Communication with families was prioritised to promote information-sharing and engagement. ‘I don’t necessarily need to interact with those patients face to face, but more to support the families who are normally very anxious …’(AH). Regular phone calls or videoconferencing between clinicians and families was reasonably effective, although it added to staff workload and had limitations. ‘I’ve got a 23 inpatient list and it will take me 2 hours to call the family members’ (Doctor). Telehealth took extra time to organise ‘They do try and do Telehealth. It’s nice, but it’s time consuming for nursing staff to set up’ (AH). Managing the technology for videoconferencing was beyond some family members. ‘…the people on the other end outside of the hospital may have limited technical skills or may not have the right devices … (Nurse).

Hindering communication with patients

The physical barrier created by PPE hid clinicians’ facial expressions and individuality which hindered communication. ‘Patients who are delirious or have cognitive deficits, we’re all wearing masks, everybody looks the same’ (AH). Clinicians were urged to minimise time spent in patient rooms to reduce their exposure to infection, limiting the time available to engage with patients. Building rapport was especially challenging with patients who had cognitive, vision or hearing impairment.

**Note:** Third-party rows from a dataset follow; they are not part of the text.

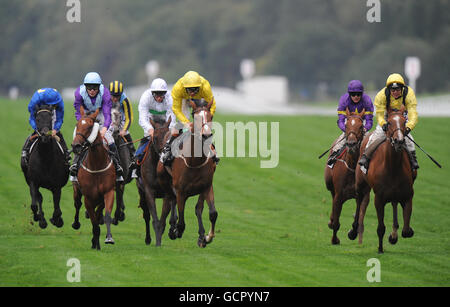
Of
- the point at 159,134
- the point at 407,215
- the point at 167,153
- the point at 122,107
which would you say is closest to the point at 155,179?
the point at 159,134

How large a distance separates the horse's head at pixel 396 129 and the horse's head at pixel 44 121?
5.53 meters

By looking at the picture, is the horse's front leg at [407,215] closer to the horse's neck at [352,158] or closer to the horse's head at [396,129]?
the horse's head at [396,129]

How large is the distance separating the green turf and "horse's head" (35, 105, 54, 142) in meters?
1.76

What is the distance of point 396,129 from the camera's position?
13719 millimetres

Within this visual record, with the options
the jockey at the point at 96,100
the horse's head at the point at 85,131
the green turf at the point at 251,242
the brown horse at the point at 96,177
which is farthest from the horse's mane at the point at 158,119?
the green turf at the point at 251,242

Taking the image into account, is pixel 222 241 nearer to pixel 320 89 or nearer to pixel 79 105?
pixel 79 105

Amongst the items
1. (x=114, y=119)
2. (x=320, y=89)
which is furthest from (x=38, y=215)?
(x=320, y=89)

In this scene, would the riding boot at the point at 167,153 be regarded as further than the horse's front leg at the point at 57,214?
No

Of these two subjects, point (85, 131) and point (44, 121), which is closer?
point (85, 131)

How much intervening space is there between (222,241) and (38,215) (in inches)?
128

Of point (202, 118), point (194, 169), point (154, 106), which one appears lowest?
point (194, 169)

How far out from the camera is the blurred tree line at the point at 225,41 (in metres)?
76.8

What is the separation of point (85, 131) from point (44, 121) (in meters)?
2.13

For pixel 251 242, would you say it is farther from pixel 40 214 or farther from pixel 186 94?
pixel 40 214
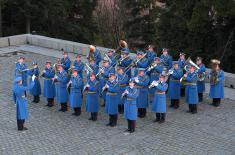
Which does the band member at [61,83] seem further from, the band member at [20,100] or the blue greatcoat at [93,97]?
the band member at [20,100]

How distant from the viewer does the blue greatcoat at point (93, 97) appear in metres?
15.1

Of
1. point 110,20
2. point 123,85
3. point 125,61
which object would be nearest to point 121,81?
point 123,85

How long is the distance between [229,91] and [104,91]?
4.33 meters

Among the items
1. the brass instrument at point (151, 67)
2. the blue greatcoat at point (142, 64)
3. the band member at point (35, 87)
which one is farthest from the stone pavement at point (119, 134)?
the blue greatcoat at point (142, 64)

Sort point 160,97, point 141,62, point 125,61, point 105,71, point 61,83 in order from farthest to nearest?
1. point 125,61
2. point 141,62
3. point 105,71
4. point 61,83
5. point 160,97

Communicating key messages to staff

Videoconferencing and short updates at shift handover enhanced staff communication. Minimising staff movement within the hospital meant that home team allied health and medical staff were more available on the wards. Staff were kept updated about the rapidly changing regulations and protocols using technology. ‘What’s been really beneficial is the use of [videoconferencing] for journey boards …we had the nurse in charge and the allied health team lead and then all the members of allied health log on.’ … (AH).

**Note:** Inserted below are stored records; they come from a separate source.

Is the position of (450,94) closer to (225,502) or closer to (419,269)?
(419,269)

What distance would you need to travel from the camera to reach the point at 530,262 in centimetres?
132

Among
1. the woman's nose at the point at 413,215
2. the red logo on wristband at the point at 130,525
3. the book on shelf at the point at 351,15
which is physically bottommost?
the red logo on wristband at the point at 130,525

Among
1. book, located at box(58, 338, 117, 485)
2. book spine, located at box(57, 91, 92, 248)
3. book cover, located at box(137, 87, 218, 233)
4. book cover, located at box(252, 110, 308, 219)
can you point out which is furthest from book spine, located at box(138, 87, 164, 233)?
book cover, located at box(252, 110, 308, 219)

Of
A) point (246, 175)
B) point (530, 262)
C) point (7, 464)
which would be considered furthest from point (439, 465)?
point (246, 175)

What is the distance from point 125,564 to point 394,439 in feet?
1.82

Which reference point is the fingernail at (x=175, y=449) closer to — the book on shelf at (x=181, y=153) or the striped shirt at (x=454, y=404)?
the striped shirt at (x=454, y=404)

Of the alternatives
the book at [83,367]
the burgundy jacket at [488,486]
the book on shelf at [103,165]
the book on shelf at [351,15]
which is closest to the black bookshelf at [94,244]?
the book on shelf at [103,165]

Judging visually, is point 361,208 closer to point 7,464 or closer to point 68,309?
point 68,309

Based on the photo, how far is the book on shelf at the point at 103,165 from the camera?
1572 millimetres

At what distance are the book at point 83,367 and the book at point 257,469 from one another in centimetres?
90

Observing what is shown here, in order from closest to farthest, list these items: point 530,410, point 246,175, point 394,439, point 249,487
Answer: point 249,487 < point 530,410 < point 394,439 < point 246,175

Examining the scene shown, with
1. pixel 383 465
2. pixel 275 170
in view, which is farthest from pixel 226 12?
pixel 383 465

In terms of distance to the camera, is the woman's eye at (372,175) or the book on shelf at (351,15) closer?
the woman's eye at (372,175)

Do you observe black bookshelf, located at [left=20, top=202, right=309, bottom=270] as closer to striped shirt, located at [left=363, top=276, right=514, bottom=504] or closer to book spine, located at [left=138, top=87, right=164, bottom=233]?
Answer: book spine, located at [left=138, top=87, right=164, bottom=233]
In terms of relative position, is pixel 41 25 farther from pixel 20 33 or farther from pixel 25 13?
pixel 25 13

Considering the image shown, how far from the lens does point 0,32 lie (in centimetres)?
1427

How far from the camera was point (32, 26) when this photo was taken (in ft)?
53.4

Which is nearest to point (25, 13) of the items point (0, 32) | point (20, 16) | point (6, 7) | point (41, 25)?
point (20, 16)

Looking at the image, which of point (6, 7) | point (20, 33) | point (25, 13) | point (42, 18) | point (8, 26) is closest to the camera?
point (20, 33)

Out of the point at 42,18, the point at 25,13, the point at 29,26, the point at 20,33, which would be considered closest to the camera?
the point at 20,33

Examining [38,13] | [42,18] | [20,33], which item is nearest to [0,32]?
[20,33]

Employing new communication technology

Technology improved communication. ‘… it pushed everyone into [videoconferencing] and using technology in a whole new way … we’ve fast forwarded 10 years in terms of how connected we are…’ (AH). Staff used videoconferencing for meetings, staff updates and communication between clinicians. Ward rounds were conducted with one or two staff visiting the patient with a videoconferencing device, and the remaining team members connecting remotely. ‘The reg [istrar] or I would go into the room with the iPad and then everyone is on the round, the pharmacist is in the office, the intern is in a separate office’ (Doctor). However, not being able to conduct aspects of physical examination such as listening to a patient’s chest or examining a wound was a shortcoming, which affected the education and experience of junior medical staff. ‘The consultant asked me to examine the patient for him and I had a bit of an embarrassing, flustered experience where I hadn’t done it for so many weeks … I was a bit out of practice’ (Doctor). It was especially difficult for some allied health professions who would normally treat patients in different areas of the hospital but were restricted to reduce transmission risk. Photos and videoconferencing were not always an adequate substitute ‘… I’m relying on photographs, FaceTime… at the end of the day when you’re trying to fix a feeding tube, it’s not really conducive… (AH).

Theme 6: contextual influences on policy, decision makers and the environment

Making decisions during unchartered times

The Department of Health, hospital executive and the physical environment all influenced the management of patients, families, and staff during the pandemic. It was difficult for those in authority to navigate this unfamiliar territory. Decisions were made quickly to address issues as they arose. ‘Sometimes it seemed like the legislation around who could come and when was very arbitrary … it doesn’t really seem to be aligned with clinical risk’ (Doctor).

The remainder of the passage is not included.